Mendonça agora lida com um cenário complicado, onde a hidra do autoritarismo parece prevalecer na mais alta corte do país. O relator do caso Master também tem a responsabilidade de conduzir outro inquérito significativo que apura fraudes no INSS, envolvendo o banco de Daniel Vorcaro. Recentemente, ele ampliou o poder da PF no inquérito, que permitirá mais peritos analisarem provas, incluindo celulares de suspeitos.
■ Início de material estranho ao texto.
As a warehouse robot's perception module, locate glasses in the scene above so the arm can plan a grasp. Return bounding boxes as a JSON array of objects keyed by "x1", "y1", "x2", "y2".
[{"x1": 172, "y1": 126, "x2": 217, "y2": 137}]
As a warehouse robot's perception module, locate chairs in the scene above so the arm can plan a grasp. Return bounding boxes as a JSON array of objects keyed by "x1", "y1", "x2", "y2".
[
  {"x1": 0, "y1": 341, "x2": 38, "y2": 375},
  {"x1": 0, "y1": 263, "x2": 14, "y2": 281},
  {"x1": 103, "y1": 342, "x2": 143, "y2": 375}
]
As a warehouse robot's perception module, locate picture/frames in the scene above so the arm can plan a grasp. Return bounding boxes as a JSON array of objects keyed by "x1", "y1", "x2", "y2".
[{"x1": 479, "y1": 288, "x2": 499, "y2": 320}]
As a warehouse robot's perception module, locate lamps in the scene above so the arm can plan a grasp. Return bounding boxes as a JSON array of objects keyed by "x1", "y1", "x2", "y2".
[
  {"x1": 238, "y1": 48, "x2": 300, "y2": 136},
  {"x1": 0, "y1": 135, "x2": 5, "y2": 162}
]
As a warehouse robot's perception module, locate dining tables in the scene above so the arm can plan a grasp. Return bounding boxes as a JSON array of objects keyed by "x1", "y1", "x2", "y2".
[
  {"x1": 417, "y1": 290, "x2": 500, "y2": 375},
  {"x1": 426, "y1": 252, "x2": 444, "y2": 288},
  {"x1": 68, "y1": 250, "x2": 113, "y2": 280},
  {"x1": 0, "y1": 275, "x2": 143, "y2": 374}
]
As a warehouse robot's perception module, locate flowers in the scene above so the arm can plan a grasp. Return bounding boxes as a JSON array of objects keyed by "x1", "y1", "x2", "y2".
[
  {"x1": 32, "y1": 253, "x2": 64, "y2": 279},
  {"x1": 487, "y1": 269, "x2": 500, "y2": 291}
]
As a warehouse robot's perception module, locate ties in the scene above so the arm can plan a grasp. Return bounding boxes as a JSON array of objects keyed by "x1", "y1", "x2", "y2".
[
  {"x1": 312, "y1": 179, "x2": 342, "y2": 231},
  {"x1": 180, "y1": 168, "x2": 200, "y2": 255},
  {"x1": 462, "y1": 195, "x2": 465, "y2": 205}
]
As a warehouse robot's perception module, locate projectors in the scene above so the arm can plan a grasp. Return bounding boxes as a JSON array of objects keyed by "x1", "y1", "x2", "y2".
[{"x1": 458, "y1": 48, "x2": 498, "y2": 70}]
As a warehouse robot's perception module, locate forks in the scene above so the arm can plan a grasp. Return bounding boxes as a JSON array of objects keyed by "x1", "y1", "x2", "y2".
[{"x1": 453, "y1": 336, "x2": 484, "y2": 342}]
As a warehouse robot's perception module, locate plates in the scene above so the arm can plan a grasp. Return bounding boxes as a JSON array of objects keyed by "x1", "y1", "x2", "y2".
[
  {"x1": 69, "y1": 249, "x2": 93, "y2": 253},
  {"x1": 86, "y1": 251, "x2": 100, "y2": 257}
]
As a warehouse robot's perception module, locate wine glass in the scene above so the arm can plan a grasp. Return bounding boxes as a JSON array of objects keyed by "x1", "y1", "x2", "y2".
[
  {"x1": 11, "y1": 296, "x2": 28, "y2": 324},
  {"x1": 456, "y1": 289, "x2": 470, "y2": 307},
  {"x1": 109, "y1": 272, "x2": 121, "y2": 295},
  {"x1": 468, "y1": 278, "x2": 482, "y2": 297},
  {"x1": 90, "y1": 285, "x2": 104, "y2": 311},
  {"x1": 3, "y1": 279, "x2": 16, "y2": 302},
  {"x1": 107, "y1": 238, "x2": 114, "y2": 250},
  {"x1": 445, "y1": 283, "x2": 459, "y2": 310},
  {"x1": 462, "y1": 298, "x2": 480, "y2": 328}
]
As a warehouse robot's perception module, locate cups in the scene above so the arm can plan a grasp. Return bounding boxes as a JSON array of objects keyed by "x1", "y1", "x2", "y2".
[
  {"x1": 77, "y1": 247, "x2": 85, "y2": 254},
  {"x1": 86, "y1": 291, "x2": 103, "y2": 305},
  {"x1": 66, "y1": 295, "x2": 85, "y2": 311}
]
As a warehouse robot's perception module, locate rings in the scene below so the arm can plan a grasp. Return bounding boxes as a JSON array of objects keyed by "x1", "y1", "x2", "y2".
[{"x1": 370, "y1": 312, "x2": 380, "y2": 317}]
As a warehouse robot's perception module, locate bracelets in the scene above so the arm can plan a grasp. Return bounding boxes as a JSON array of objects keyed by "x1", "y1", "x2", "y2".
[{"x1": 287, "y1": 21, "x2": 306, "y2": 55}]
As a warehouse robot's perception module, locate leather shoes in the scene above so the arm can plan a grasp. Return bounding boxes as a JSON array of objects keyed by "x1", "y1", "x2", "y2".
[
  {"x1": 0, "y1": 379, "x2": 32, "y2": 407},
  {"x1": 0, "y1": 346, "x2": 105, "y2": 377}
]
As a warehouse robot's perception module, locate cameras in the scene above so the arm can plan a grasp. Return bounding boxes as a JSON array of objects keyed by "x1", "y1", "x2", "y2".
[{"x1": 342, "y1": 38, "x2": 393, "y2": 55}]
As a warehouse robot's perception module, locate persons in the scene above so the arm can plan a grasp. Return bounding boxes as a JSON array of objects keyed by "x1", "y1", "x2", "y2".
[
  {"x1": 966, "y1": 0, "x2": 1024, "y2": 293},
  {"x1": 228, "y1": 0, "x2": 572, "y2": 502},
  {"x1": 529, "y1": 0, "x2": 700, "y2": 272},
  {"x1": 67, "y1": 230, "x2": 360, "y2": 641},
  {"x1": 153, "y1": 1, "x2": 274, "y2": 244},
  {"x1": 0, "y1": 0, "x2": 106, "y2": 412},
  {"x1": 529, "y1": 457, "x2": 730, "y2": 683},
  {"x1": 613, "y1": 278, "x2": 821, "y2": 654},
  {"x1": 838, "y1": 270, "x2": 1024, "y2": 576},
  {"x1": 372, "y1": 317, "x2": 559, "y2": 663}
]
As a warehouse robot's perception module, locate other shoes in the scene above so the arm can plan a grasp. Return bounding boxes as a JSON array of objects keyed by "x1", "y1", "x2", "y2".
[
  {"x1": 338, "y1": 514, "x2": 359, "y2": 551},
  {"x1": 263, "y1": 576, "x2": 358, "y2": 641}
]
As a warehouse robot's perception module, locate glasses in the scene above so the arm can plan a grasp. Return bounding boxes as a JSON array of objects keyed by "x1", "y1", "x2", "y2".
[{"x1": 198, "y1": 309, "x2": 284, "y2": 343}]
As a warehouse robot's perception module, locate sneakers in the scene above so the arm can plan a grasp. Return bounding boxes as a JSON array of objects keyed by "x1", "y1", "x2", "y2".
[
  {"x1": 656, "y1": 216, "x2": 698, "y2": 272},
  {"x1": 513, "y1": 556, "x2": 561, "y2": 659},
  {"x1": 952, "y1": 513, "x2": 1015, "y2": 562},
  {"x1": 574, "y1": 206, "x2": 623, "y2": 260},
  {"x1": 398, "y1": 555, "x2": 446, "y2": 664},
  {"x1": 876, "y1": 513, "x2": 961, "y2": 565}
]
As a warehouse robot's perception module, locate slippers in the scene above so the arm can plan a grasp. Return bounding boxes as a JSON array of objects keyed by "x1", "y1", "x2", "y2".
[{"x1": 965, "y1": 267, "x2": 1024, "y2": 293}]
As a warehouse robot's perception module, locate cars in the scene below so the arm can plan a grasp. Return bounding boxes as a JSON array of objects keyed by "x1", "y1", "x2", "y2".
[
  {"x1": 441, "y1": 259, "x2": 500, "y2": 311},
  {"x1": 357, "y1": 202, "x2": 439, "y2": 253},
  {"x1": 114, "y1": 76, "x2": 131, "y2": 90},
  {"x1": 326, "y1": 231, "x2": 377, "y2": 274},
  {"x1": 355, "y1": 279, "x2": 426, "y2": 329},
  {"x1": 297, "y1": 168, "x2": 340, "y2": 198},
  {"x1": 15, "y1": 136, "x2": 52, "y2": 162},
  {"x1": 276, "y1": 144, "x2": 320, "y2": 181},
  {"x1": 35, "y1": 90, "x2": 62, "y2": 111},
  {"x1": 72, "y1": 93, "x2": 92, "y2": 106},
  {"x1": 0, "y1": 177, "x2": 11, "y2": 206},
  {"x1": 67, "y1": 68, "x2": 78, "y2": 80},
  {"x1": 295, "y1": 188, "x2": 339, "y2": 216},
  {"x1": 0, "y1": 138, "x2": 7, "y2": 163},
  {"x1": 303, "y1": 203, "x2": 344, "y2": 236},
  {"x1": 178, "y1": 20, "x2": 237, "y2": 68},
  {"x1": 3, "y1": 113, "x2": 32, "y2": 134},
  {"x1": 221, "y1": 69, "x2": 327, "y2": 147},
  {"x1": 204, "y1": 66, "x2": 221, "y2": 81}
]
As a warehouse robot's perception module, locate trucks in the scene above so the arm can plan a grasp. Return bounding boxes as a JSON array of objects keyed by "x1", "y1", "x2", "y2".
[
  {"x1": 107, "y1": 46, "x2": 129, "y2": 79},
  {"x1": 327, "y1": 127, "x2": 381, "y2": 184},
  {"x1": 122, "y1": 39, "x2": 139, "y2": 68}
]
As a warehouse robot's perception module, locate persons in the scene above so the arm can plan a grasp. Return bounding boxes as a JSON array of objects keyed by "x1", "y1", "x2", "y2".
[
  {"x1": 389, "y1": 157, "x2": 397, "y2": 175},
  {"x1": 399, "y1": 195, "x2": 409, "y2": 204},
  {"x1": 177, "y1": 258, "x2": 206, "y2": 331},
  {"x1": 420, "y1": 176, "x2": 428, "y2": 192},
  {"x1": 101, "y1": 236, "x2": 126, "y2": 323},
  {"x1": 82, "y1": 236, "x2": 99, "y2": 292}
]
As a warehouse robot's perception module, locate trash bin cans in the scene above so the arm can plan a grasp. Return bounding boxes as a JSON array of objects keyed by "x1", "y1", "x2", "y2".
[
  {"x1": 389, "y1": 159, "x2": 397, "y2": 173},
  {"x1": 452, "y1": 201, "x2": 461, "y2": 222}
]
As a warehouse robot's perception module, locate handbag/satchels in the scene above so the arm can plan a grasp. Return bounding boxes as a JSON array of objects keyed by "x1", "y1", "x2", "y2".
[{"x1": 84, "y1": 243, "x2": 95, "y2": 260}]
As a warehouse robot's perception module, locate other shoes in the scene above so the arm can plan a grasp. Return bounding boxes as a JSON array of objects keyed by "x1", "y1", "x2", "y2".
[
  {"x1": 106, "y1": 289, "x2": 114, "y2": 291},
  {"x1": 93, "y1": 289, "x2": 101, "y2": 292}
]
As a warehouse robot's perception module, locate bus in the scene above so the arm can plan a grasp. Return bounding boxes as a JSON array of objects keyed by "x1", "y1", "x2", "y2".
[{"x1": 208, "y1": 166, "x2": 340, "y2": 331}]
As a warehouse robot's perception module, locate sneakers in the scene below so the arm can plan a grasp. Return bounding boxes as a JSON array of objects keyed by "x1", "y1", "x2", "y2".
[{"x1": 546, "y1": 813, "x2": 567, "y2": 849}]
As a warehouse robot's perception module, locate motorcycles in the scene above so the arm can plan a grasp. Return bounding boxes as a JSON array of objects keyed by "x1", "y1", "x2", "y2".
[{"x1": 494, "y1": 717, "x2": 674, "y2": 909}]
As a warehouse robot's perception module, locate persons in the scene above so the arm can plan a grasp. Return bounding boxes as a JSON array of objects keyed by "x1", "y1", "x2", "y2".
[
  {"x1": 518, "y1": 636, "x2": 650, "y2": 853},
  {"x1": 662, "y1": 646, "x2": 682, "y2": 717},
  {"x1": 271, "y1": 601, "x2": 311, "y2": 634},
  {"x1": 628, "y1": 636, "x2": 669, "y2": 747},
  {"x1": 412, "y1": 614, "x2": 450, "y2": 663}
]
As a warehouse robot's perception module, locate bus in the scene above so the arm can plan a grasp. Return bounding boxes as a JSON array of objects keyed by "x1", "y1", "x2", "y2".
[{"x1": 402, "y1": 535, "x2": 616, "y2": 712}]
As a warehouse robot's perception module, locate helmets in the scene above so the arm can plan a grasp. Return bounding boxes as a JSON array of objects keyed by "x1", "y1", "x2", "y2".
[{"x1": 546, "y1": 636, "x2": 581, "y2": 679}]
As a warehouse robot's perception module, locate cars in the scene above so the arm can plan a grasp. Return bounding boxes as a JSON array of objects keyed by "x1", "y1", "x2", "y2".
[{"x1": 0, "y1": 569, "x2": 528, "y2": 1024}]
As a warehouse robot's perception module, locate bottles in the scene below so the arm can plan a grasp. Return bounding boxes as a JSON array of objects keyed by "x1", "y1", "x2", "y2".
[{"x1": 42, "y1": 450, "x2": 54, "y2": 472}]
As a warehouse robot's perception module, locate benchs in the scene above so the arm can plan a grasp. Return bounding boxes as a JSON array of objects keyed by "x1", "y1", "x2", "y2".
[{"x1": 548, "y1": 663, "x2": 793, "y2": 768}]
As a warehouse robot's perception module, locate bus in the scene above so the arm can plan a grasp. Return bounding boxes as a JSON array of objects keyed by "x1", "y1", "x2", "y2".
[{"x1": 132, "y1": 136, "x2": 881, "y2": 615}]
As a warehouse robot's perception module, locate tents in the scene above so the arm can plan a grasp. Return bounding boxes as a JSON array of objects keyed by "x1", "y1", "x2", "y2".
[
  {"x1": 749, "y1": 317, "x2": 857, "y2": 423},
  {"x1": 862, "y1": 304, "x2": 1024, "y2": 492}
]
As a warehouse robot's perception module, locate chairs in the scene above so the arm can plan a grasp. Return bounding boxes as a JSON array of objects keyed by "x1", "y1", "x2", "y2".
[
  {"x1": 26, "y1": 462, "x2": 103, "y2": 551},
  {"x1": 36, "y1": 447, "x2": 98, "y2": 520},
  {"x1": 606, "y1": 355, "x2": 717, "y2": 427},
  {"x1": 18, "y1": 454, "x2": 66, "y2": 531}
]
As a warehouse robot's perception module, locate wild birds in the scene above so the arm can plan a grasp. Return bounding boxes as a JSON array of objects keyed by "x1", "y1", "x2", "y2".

Entretanto, a liberdade da PF não é total, já que requer autorização de Mendonça para novas investigações. Este movimento é visto como uma possível mudança de postura do ministro, que, ao que parece, busca uma forma de se redimir, tendo declarado que o desfecho do caso Master será crucial para sua imagem futura.
O momento é tenso e decisivo para Mendonça, enquanto o Brasil observa atentamente suas ações. A expectativa é alta, e muitos aguardam o desdobramento desse importante caso, que poderá definir sua trajetória no STF.